Which makes me wonder even more: just how long are Canon and Nikon going to sit on their hands while Sony eats away at their core business and Fujifilm now draws off the higher end customer?
Glenn K writes:
While I share your excitement about this camera, I can't help but wonder if it will really produce images that are enough better than a FF Sony sensor behind Zeiss glass to justify a likely 2x price, particularly if Sony delivers a 50+ MP sensor with lossless compression. It will be interesting to see.
DIGLLOYD: I also wonder. There is a good chance that the Pentax K1 SuperRes pixel shift mode will outperform both the Hasselblad X1D and Fujifilm GFX (in the limited conditions in which SuperRes mode can be used). But outstanding lenses for the Pentax K1 are a serious handicap—there are none, barring conversion or certain discontinued Zeiss ones.
Compression: Sony has had lossless compression since October 2015. It doesn’t matter for much vs lossless, only in extreme conditions where Sony 11+7 lossy compression can’t handle the jump in value.

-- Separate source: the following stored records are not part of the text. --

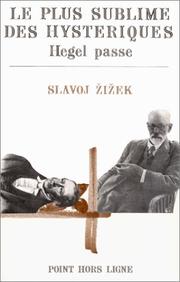 LE PLUS SUBLIME DES HYSTERIQUES
Hegel passe

SLAVOJ ŽIŽEK

POINT HORS LIGNE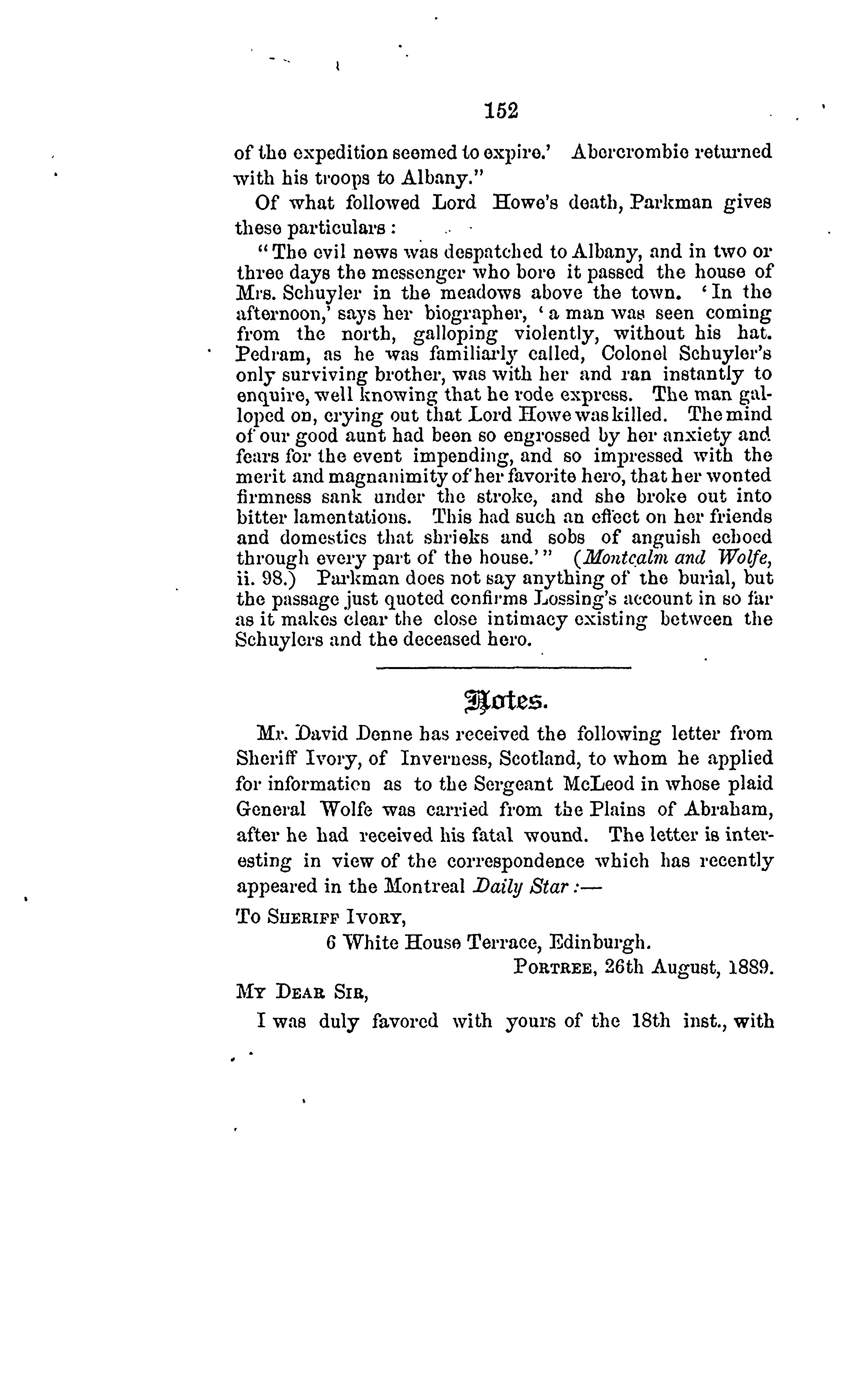 152

of the expedition seemed to expire.' Abercrombie returned with his troops to Albany."

Of what followed Lord Howe's death, Parkman gives these particulars:

"The evil news was despatched to Albany, and in two or three days the messenger who bore it passed the house of Mrs. Schuyler in the meadows above the town. 'In the afternoon,' says her biographer, 'a man was seen coming from the north, galloping violently, without his hat. Pedram, as he was familiarly called, Colonel Schuyler's only surviving brother, was with her and ran instantly to enquire, well knowing that he rode express. The man galloped on, crying out that Lord Howe was killed. The mind of our good aunt had been so engrossed by her anxiety and fears for the event impending, and so impressed with the merit and magnanimity of her favorite hero, that her wonted firmness sank under the stroke, and she broke out into bitter lamentations. This had such an effect on her friends and domestics that shrieks and sobs of anguish echoed through every part of the house.'" (Montcalm and Wolfe, ii. 98.) Parkman does not say anything of the burial, but the passage just quoted confirms Lossing's account in so far as it makes clear the close intimacy existing between the Schuylers and the deceased hero.

Notes.

Mr. David Denne has received the following letter from Sheriff Ivory, of Inverness, Scotland, to whom he applied for information as to the Sergeant McLeod in whose plaid General Wolfe was carried from the Plains of Abraham, after he had received his fatal wound. The letter is interesting in view of the correspondence which has recently appeared in the Montreal Daily Star:—

To Sheriff Ivory,
6 White House Terrace, Edinburgh.
Portree, 26th August, 1889.

My Dear Sir,

I was duly favored with yours of the 18th inst., with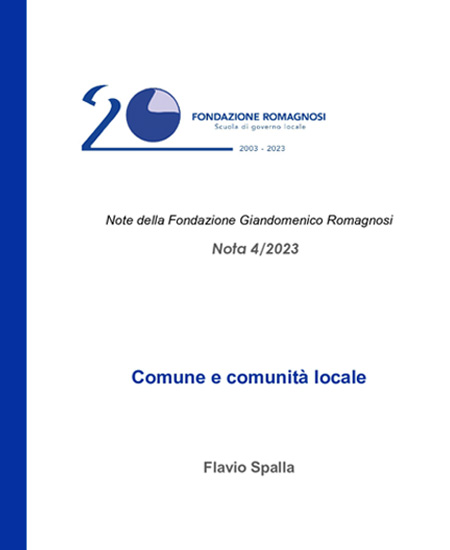 20

FONDAZIONE ROMAGNOSI
Scuola di governo locale

2003 - 2023

Note della Fondazione Giandomenico Romagnosi

Nota 4/2023

Comune e comunità locale

Flavio Spalla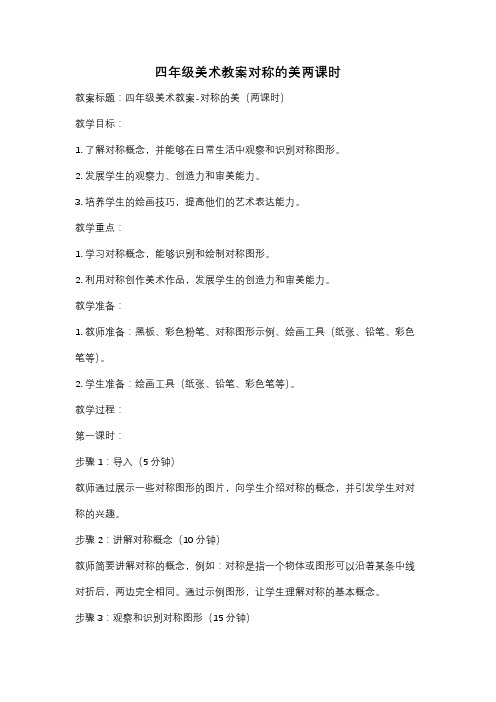 四年级美术教案对称的美两课时

教案标题：四年级美术教案-对称的美（两课时）

教学目标：

1. 了解对称概念，并能够在日常生活中观察和识别对称图形。

2. 发展学生的观察力、创造力和审美能力。

3. 培养学生的绘画技巧，提高他们的艺术表达能力。

教学重点：

1. 学习对称概念，能够识别和绘制对称图形。

2. 利用对称创作美术作品，发展学生的创造力和审美能力。

教学准备：

1. 教师准备：黑板、彩色粉笔、对称图形示例、绘画工具（纸张、铅笔、彩色笔等）。

2. 学生准备：绘画工具（纸张、铅笔、彩色笔等）。

教学过程：

第一课时：

步骤 1：导入（5 分钟）

教师通过展示一些对称图形的图片，向学生介绍对称的概念，并引发学生对对称的兴趣。

步骤 2：讲解对称概念（10 分钟）

教师简要讲解对称的概念，例如：对称是指一个物体或图形可以沿着某条中线对折后，两边完全相同。通过示例图形，让学生理解对称的基本概念。

步骤 3：观察和识别对称图形（15 分钟）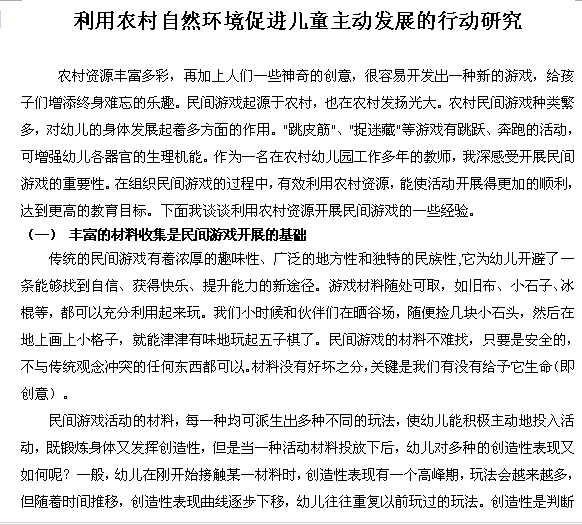 利用农村自然环境促进儿童主动发展的行动研究

农村资源丰富多彩，再加上人们一些神奇的创意，很容易开发出一种新的游戏，给孩子们增添终身难忘的乐趣。民间游戏起源于农村，也在农村发扬光大。农村民间游戏种类繁多，对幼儿的身体发展起着多方面的作用。"跳皮筋"、"捉迷藏"等游戏有跳跃、奔跑的活动，可增强幼儿各器官的生理机能。作为一名在农村幼儿园工作多年的教师，我深感受开展民间游戏的重要性。在组织民间游戏的过程中，有效利用农村资源，能使活动开展得更加的顺利，达到更高的教育目标。下面我谈谈利用农村资源开展民间游戏的一些经验。

（一） 丰富的材料收集是民间游戏开展的基础

传统的民间游戏有着浓厚的趣味性、广泛的地方性和独特的民族性,它为幼儿开避了一条能够找到自信、获得快乐、提升能力的新途径。游戏材料随处可取，如旧布、小石子、冰棍等，都可以充分利用起来玩。我们小时候和伙伴们在晒谷场，随便捡几块小石头，然后在地上画上小格子，就能津津有味地玩起五子棋了。民间游戏的材料不难找，只要是安全的，不与传统观念冲突的任何东西都可以。材料没有好坏之分，关键是我们有没有给予它生命（即创意）。

民间游戏活动的材料，每一种均可派生出多种不同的玩法，使幼儿能积极主动地投入活动，既锻炼身体又发挥创造性，但是当一种活动材料投放下后，幼儿对多种的创造性表现又如何呢？一般，幼儿在刚开始接触某一材料时，创造性表现有一个高峰期，玩法会越来越多，但随着时间推移，创造性表现曲线逐步下移，幼儿往往重复以前玩过的玩法。创造性是判断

With Sony, the pixel quality is “cooked” — clearly pre-processed. As one example of evidence for this (aside from what my eyes tell me), Sony A7R II images cannot take anywhere near the sharpening of a D810 file without rapidly breaking down into an ugly mess. I think there is far more going on with image quality than compression or nominal bits per pixel or whatever.
With a little luck the Hasselblad X1D will show up in 10 days or so and I can see for myself in the field. Let’s just see what medium format mirrorless can deliver.